*Exercise task 1:* In the rows, from the line with "Looking at the" through the end of the rows, change "observer" to "camera" and leave the rest as it is. Give only those lines, without the pictures.

Is this man hyperactive or just plain nuts? The answer is: neither. This herculean publishing work attracts substantial traffic to his real business, which is selling web site and CD-ROM development as well as online marketing advice. This is critically important. It's easy to fall into thinking that online publishing doesn't pay. But even if readers won't fork over a subscription fee to read what you write -- and most will not -- that doesn't mean there's no payoff. |
| 2. Online Insider |
I worked at MCI and IBM at the same time as Robert Seidman, author of
the eponymous Seidman's Online Insider. This newsletter-cum-website
appeals to investors as well as those simply interested in how the
various online services, portals and major web content providers are
faring economically.
Robert has amassed a very substantial readership and has achieved guru status among both vendors and investors. In addition to consulting, he recently began selling analytic reports for serious money -- over 1000 bucks a pop. I'm sure he'd agree, this would probably not have been possible without the substantial visibility -- and credibility -- his online newsletter and web site initially provided. |
| 3. This is True |
Randy Cassingham writes This is True, an email newsletter that recasts
humorous bits that have appeared in the traditional press and adds his
particular spin to each. Unlike the utility of the previous two
examples, this is pure entertainment. It's also happens to be
brilliant social commentary. And it works at a practical level as
well.

*Exercise task 2:* Using the excerpt on online newsletters, say whether each statement agrees with it: (a) Robert Seidman began selling analytic reports for over 1000 dollars each; (b) most readers will pay a subscription fee to read what you write online; (c) This is True is a print magazine.

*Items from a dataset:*
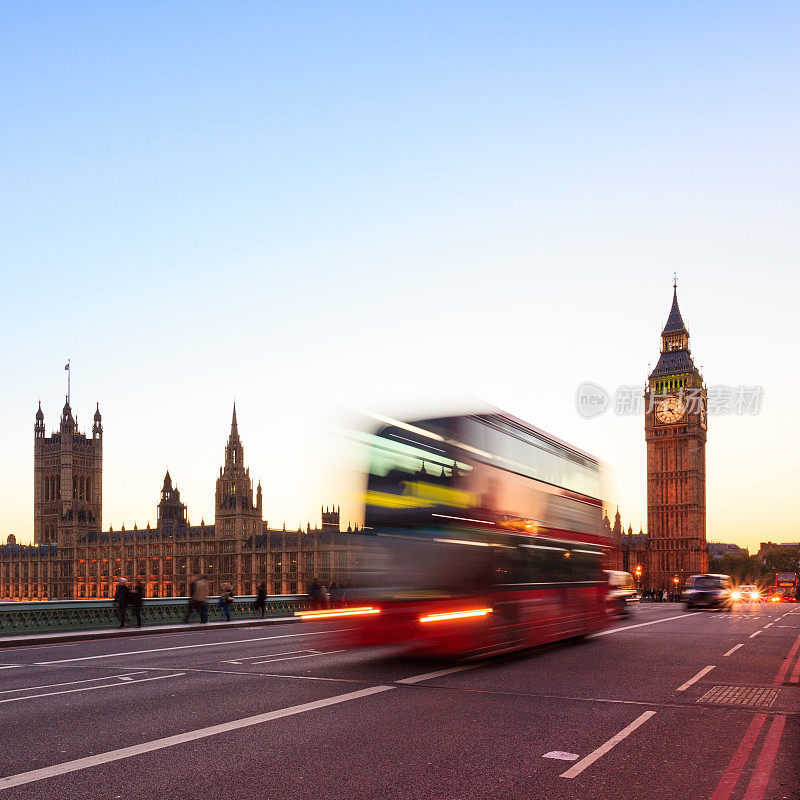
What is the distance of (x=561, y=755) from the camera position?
809 centimetres

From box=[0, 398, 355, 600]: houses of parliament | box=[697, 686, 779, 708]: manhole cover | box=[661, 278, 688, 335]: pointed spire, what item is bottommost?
box=[0, 398, 355, 600]: houses of parliament

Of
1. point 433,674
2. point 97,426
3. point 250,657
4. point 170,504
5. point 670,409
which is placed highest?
point 670,409

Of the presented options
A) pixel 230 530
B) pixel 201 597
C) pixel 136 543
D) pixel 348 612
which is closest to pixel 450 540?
pixel 348 612

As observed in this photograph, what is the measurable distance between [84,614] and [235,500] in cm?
10031

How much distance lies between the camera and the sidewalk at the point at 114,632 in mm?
22191

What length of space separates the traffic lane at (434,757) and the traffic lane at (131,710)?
79cm

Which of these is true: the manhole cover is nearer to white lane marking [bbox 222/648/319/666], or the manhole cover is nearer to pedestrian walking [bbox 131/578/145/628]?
white lane marking [bbox 222/648/319/666]

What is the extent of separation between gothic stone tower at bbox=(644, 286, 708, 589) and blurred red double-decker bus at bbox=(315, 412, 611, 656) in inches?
4857

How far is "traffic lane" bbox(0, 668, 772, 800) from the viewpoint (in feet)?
22.8

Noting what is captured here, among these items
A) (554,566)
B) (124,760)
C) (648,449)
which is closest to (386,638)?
(554,566)

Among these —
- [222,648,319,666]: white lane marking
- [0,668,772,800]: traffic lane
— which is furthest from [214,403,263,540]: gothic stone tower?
[0,668,772,800]: traffic lane

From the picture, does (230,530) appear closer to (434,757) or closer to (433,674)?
(433,674)

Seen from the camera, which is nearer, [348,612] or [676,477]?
[348,612]

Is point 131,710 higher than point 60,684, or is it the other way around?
point 131,710
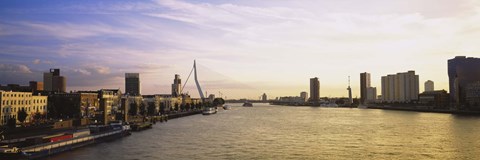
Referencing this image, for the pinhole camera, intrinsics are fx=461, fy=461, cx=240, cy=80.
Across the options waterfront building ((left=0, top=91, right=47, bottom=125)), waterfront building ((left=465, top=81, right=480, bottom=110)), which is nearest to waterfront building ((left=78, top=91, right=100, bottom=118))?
waterfront building ((left=0, top=91, right=47, bottom=125))

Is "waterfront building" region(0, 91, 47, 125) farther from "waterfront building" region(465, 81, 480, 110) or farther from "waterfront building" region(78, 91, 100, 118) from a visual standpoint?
"waterfront building" region(465, 81, 480, 110)

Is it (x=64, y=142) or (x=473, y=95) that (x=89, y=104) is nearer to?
(x=64, y=142)

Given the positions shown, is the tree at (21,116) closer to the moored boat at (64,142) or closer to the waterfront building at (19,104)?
the waterfront building at (19,104)

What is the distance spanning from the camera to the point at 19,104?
65.3 meters

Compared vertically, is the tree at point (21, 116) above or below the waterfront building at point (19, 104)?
below

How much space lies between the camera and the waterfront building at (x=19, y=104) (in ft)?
198

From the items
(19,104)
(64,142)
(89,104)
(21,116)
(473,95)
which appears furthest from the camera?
(473,95)

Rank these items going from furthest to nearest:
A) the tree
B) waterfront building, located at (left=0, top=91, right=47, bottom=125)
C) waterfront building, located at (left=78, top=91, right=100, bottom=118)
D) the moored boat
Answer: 1. waterfront building, located at (left=78, top=91, right=100, bottom=118)
2. the tree
3. waterfront building, located at (left=0, top=91, right=47, bottom=125)
4. the moored boat

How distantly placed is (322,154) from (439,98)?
169m

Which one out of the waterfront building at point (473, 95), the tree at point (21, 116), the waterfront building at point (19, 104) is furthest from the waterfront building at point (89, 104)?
the waterfront building at point (473, 95)

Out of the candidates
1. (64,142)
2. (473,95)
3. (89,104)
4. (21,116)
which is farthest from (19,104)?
(473,95)

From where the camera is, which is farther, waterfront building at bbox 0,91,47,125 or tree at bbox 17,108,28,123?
tree at bbox 17,108,28,123

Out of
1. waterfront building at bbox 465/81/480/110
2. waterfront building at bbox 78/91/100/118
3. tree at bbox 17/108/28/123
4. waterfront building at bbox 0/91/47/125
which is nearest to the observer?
waterfront building at bbox 0/91/47/125

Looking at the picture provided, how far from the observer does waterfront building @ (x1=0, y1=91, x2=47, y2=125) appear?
60.3 metres
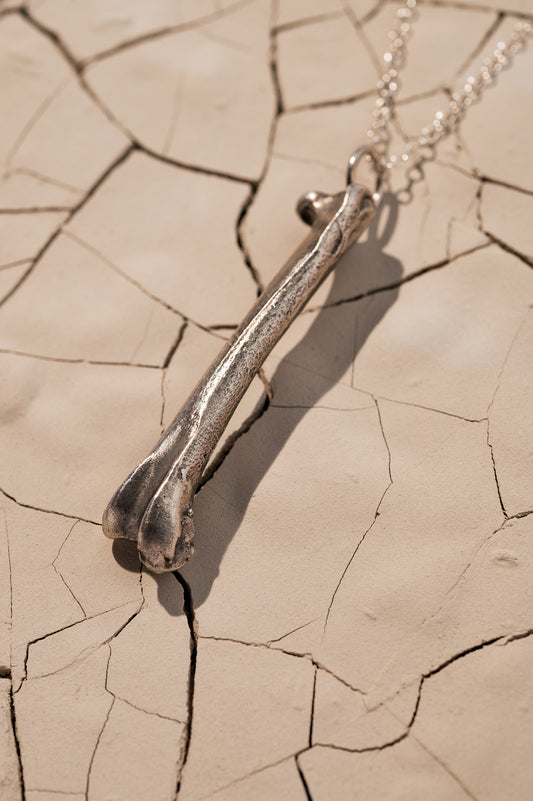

*Right answer 1:*
Looking at the picture provided, how far from the camera does waterfront building @ (x1=0, y1=91, x2=47, y2=125) appear?
60.3 metres

*Right answer 2:*
(a) Yes: "he recently began selling analytic reports for serious money -- over 1000 bucks a pop."
(b) No: "even if readers won't fork over a subscription fee to read what you write -- and most will not"
(c) No: "Randy Cassingham writes This is True, an email newsletter"